ASSIGNMENT - Pictures stay out of the copy. Retype exactly the lines below from the one with "mes-globus-xiamen-decoracion2" through the one with "Отель Best Western".

PROVIDED MATERIAL -
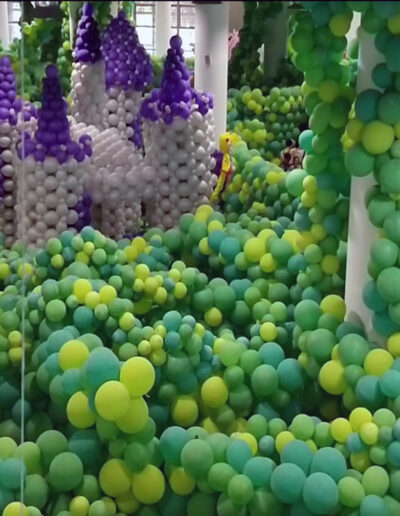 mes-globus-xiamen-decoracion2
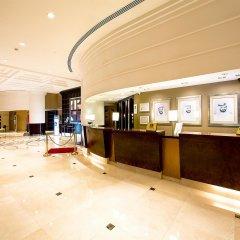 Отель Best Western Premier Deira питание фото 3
* * *
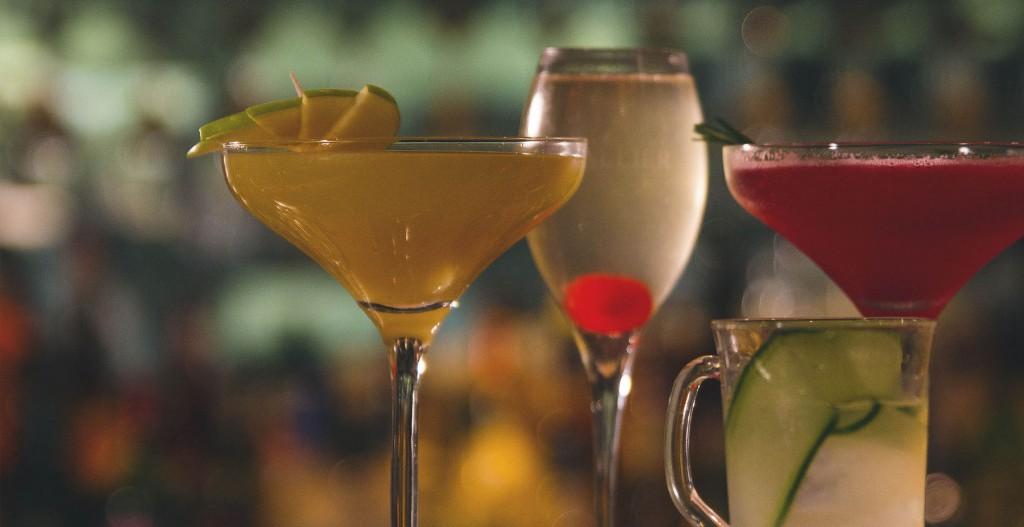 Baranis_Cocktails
--
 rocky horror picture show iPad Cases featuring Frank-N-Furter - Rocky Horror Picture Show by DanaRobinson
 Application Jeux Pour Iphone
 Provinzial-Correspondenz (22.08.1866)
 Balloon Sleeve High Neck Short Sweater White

RESPONSE AREA -
 mes-globus-xiamen-decoracion2
 Отель Best Western Premier Deira питание фото 3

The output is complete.